Sinema defends filibuster in statement criticizing decision to overturn Roe v Wade
Centrist Sen. Kyrsten Sinema (D-Ariz.) released a statement Tuesday pledging her support for abortion rights but gave no indication that she would change her opposition to reforming the Senate’s filibuster rule to pass legislation codifying Roe v. Wade.
Sinema, along with fellow centrist Sen. Joe Manchin (D-W.Va.), voted against an effort by Senate Majority Leader Charles Schumer (D-N.Y.) and other Democratic colleagues in January to weaken the Senate’s filibuster rule to allow voting rights legislation to pass.

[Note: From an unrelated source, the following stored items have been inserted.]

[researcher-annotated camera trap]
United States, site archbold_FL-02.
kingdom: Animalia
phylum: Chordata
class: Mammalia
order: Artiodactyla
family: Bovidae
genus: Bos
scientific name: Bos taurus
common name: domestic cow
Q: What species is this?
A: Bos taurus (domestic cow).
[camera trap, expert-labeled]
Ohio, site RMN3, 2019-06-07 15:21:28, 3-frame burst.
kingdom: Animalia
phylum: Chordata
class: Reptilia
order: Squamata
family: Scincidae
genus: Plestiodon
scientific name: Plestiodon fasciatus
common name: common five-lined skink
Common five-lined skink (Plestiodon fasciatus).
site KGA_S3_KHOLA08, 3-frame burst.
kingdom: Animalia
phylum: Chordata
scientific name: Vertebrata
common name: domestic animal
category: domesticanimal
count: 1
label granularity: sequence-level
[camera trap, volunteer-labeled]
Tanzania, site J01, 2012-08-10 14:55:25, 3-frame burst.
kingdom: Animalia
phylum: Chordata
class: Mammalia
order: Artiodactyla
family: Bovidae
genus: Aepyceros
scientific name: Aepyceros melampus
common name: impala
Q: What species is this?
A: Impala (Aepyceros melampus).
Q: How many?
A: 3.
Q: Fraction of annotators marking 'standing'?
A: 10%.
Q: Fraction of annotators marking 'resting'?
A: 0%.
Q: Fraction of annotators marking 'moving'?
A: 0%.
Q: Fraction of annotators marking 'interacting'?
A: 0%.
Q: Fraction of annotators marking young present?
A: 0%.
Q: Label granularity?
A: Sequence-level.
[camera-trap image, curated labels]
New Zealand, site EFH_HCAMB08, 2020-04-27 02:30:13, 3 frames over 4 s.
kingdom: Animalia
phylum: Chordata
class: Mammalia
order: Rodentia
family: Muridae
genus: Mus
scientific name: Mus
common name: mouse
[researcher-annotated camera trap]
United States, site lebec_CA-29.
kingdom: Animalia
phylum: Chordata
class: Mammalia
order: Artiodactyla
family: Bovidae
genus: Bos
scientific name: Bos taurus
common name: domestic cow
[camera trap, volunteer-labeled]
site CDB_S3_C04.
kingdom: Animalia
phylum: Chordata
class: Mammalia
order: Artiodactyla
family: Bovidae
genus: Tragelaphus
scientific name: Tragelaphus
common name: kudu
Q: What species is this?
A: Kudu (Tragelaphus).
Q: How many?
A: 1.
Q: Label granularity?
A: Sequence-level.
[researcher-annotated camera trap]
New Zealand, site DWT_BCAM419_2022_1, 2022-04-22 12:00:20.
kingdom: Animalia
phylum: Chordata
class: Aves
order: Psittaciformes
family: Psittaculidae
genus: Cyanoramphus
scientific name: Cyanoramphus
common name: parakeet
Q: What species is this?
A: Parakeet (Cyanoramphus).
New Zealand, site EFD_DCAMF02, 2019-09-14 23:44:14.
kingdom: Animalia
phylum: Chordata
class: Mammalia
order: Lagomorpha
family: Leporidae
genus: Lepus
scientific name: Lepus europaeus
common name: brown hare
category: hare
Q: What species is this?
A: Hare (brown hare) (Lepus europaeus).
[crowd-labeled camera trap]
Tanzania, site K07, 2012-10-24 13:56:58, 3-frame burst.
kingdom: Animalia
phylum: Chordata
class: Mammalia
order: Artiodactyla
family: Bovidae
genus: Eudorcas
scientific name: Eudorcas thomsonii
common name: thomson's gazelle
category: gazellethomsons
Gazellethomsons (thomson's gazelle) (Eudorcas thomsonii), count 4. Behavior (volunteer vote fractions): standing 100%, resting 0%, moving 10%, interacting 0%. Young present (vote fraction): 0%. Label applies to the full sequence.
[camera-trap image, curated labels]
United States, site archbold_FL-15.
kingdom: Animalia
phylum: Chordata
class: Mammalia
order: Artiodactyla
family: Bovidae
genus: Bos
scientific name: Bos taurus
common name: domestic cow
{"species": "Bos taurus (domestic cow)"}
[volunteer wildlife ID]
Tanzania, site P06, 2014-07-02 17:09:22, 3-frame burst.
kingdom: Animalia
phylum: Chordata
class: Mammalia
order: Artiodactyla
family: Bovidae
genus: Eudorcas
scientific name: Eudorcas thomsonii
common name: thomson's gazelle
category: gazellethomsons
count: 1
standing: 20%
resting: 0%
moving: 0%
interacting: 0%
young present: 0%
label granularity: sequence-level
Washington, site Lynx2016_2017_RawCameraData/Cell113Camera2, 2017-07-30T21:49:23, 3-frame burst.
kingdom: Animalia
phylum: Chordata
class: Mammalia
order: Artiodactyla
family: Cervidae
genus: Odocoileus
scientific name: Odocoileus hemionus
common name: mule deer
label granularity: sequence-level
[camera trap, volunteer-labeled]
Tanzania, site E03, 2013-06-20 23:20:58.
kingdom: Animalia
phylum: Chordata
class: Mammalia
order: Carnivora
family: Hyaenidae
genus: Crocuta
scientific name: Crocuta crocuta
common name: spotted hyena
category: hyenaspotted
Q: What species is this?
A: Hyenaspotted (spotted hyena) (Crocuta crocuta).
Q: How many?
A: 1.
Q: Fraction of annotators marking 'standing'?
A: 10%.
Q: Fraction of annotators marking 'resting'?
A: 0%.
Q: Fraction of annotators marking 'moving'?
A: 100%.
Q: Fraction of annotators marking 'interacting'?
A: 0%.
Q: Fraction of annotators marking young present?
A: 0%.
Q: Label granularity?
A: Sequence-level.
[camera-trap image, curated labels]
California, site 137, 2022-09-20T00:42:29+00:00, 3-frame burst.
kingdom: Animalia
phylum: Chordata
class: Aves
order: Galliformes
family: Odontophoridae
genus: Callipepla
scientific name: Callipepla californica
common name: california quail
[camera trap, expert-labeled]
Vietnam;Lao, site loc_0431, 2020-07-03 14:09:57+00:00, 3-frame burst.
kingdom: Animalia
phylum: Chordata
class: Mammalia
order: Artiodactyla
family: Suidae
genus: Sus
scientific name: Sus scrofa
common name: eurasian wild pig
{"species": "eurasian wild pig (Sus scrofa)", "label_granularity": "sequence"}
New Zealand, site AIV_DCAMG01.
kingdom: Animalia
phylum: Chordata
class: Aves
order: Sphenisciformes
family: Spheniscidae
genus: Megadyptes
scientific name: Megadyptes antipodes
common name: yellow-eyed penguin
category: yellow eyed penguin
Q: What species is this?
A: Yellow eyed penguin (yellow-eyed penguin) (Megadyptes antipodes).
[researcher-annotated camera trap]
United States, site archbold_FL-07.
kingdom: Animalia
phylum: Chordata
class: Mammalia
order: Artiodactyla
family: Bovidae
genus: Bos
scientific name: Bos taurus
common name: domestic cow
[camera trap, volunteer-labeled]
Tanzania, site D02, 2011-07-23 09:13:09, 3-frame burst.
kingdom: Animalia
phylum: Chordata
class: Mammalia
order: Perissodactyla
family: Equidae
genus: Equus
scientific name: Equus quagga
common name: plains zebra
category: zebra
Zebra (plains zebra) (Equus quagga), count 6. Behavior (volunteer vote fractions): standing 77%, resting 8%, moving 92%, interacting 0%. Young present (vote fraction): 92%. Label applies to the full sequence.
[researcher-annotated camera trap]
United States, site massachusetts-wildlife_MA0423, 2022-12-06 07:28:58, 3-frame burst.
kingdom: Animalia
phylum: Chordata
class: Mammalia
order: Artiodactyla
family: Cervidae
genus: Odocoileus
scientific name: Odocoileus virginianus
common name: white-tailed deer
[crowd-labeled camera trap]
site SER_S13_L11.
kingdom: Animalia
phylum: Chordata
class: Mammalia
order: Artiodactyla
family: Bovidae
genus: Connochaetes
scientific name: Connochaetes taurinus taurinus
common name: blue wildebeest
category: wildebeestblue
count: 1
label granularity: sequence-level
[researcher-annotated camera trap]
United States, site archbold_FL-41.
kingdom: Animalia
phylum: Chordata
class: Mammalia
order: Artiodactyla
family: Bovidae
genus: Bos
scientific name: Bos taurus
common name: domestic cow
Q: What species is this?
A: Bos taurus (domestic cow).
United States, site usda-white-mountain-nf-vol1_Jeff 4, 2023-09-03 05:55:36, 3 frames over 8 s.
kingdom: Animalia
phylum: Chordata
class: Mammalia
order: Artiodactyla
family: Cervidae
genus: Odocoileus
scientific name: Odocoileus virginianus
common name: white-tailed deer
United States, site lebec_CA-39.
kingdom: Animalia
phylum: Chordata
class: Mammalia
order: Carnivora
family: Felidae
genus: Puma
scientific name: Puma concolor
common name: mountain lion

Schumer told colleagues Tuesday morning that he plans to bring legislation to the floor to codify the right to an abortion, which the Supreme Court signaled it may overturn in a draft opinion leaked late Monday.
Sinema implied in her statement the Senate’s filibuster rule is important to protecting the rights of women to make their own health decisions, including the right to an abortion.
“Protections in the Senate safeguarding against the erosion of women’s access to health care have been used half-a-dozen times in the past ten years, and are more important now than ever,” she said.
“Throughout my time in Congress, I’ve always supported women’s access to health care, I’m a cosponsor of the Women’s Health Protection Act, and I’ll continue working with anyone to protect women’s ability to make decisions about their futures,” she said.
Sinema voted in February for the Women’s Health Protection Act, a bill to protect a woman’s ability to decide whether to end a pregnancy.
The bill, which the House passed last year, failed in the Senate by a vote of 46-48, with Manchin voting against it.
Sinema, in her statement Tuesday, said “a woman’s health care choices should be between her, her family, and her doctor.”
“Overturning Roe v. Wade endangers the health and wellbeing of women in Arizona and across America,” she said.
She and Manchin voted with all 50 Republicans on Jan. 19 to defeat a narrowly tailored proposal to get rid of the 60-vote threshold for the sake of passing voting rights legislation.